当宮は深川の富岡八幡宮の元宮として、また、砂村総鎮守として広く知られています。その創建は古く、藤原鎌足の孫、藤原豊成卿が下総守に任じられ下向のみぎり、749年(天平勝宝元年)に創立された区内屈指の古社であります。
富賀岡八幡宮.JPG 
(富賀岡八幡宮)
ご由緒によると、当宮に奉祭されていた「八幡像」は、源三位頼政、千葉氏、足利尊氏、鎌倉公方基氏、管領上杉氏から太田道灌へと伝えられ、特に道灌より厚い崇敬を受けていたものであります。
由緒書き.JPG
(ご由緒に太田道灌のこと)
広重の『江戸名所百景』を見ると、かつて当宮は海の近くにあり、桜並木の参詣道をもっていましたが、今はその面影もありません。
富賀岡八幡宮=東京都江東区南砂7-14-18

2.富岡八幡宮
地下鉄東西線の門前仲町駅を出ると、目の前に富岡八幡と深川不動の門前町が一気に広がり、江戸の下町の雰囲気に包まれます。
富岡八幡.JPG
(富岡八幡宮)
富岡八幡宮は、深川八幡宮とも称され、天平宝字年間(757〜765)の創建と伝えられます。『江戸名所図会』には富岡八幡の八幡像について「源三位頼政が尊崇した神像を千葉・足利両氏が伝え、のち太田道灌の守護神になる」とあります。現在当宮の境内に、そのことが書かれた由緒書きが見つかりません。
当宮は1627年(寛永4)に永代島に再建、江戸下町の繁盛につれて特に深川木場の尊崇を集めました。8月15日が例祭で、神田祭、山王祭とともに江戸三大祭りの一つです。
鳥居をくぐると左右に、かつてこのあたりに住んでいた伊能忠敬の銅像と大関力士碑があります。
I伊能忠敬像.JPG
(伊能忠敬の銅像)
IMG_0622.JPG
(大関力士碑)
富岡八幡宮=東京都江東区富岡1-20-3

3.西富岡八幡宮 
小田急線の伊勢原駅より、県道63号線を北へ車で10分も走ると、分かれ道の手前の西富岡八幡神社にきます。
富岡八幡宮.JPG 
  (西富岡八幡神社)
IMG_0572.JPG 
   (由緒書きの碑)
 この八幡神社の創立は詳(つまびらか)ではないものの、由緒には「当地草創に当り氏子庶民の天神を奉斎したに始まると言う。即ち当社の例祭に当り神事草分け祭りを奉行し、祖先の此の地を開いた功に報い生存の喜びを祝ったものである。

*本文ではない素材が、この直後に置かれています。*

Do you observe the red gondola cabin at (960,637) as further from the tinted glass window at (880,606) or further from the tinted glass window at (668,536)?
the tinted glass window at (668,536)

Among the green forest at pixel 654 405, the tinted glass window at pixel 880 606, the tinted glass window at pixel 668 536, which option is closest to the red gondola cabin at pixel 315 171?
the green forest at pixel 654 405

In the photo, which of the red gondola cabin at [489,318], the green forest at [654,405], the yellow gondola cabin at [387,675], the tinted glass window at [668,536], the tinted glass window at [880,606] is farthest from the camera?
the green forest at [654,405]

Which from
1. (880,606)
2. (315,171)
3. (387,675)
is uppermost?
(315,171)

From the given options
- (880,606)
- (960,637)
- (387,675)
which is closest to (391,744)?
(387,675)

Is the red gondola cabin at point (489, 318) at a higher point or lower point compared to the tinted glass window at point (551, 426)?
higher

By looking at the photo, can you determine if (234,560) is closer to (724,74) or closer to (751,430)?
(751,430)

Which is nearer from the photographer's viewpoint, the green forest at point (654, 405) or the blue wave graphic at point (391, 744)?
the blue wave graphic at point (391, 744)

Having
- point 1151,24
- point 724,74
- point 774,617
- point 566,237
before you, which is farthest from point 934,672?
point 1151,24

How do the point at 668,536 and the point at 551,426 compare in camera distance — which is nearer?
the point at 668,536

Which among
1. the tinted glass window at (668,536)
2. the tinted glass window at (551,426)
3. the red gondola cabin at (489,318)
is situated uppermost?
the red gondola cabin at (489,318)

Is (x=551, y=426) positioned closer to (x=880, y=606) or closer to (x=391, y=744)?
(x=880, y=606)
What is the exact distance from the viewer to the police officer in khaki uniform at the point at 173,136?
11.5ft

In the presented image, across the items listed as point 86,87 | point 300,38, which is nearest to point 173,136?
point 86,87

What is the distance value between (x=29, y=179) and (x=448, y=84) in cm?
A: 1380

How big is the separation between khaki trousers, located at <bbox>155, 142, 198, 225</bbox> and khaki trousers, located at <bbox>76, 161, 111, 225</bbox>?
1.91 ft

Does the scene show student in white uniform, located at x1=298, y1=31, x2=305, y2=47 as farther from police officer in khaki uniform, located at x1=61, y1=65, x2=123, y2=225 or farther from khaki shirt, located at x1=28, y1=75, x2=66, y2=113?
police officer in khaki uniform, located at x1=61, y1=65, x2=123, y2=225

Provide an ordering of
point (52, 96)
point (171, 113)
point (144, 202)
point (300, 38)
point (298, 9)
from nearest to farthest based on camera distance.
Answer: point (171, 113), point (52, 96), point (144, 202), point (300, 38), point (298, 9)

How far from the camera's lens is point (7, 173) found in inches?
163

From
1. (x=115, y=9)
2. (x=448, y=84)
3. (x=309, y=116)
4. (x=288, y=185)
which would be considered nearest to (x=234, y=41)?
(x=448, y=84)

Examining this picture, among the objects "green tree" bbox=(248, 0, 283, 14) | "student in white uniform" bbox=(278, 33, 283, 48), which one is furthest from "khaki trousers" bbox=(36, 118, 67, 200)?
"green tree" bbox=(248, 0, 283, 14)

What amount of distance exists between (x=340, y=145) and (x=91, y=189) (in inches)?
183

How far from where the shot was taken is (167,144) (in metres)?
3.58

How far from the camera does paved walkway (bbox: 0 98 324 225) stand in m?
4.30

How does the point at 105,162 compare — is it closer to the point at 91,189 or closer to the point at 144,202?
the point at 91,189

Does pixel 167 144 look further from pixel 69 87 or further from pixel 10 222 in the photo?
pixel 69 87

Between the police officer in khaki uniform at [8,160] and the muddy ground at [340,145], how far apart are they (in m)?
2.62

文明年間(1469〜87年)に関東管領上杉定正の臣大田道灌が下総国葛飾郡の富岡八幡宮を此の地に遷座し、厚く尊信し、これより富岡村と呼び、元亀年間(1570〜73年)に西富岡村と呼ぶとも伝える。」とあります。
 東京の江東区と伊勢原が、「富岡」という地名でつながっていることに、不思議な因縁を感じます。